By Deborah Jones
Published November 14, 2013
Google won a skirmish today in the exhausting copyright war between the company and the United States’ Authors Guild, over its Google Books project to digitally scan the world’s books. The guild maintains that Google is violating copyright – and in 2005 it launched a suit against the company.
Judge Denny Chin of the United States Court of Appeals for the Second Circuit ruled in favour of Google, on the grounds the project has public benefits, constitutes fair use, and public access to digitized books is actually good for authors because it facilitates their book sales. The ruling is here.
Google states that its mission “is to organize the world’s information and make it universally accessible and useful.” It also says, in a 10-point statement about its philosophy, “You can make money without doing evil.”
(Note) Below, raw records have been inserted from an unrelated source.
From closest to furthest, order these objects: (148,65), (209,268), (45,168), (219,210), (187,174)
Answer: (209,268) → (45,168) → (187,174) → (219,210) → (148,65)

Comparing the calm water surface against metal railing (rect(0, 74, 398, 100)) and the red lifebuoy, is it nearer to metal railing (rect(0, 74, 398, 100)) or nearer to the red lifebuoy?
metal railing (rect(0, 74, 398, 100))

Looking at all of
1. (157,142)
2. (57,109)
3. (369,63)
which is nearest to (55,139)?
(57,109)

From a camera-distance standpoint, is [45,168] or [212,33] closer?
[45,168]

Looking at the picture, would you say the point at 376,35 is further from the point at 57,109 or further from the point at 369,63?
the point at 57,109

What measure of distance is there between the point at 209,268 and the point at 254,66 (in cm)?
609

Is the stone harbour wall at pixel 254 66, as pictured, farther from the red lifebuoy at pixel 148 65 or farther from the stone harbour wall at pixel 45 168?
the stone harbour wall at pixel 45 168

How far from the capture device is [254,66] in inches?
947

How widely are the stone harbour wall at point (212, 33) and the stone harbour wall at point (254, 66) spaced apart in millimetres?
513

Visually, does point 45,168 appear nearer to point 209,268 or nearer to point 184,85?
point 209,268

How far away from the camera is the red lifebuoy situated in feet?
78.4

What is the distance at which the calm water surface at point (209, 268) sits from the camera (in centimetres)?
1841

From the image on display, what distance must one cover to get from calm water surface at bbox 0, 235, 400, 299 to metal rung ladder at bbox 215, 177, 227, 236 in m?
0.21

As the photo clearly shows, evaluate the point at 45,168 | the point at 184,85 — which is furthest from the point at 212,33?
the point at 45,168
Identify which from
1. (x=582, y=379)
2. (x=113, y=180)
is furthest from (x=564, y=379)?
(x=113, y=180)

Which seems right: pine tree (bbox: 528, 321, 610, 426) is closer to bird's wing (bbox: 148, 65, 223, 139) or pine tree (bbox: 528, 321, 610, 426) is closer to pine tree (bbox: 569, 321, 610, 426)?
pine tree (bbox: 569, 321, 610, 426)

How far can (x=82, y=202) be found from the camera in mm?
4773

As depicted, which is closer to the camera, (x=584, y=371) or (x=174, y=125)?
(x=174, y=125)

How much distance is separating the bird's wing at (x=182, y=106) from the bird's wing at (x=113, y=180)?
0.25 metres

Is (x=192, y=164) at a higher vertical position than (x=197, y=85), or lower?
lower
“In my view, Google Books provides significant public benefits. It advances the progress of the arts and sciences,while maintaining respectful consideration for the rights of authors and other creative individuals, and without adversely impacting the rights of copyright holders. It has become an invaluable research tool that permits students, teachers,librarians, and others to more efficiently identify and locate books. It has given scholars the ability, for the first time, to conduct full-text searches of tens of millions of books. It preserves books, in particular out-of-print and old books that have been forgotten in the bowels of libraries, and it gives them new life. It facilitates access to books for print-disabled and remote or underserved populations. It generates new audiences and creates new sources of income for authors and publishers.Indeed, all society benefits.”
“Even assuming plaintiffs have demonstrated a prima facie case of copyright infringement,Google’s actions constitute fair use here as well. Google provides the libraries with the technological means to make digital copies of books that they already own. The purpose of the library copies is to advance the libraries’ lawful uses of the digitized books consistent with the copyright law. The libraries then use these digital copies in transformative ways.They create their own full-text searchable indices of books,maintain copies for purposes of preservation, and make copies available to print-disabled individuals, expanding access for them in unprecedented ways. Google’s actions in providing the libraries with the ability to engage in activities that advance the arts and sciences constitute fair use.”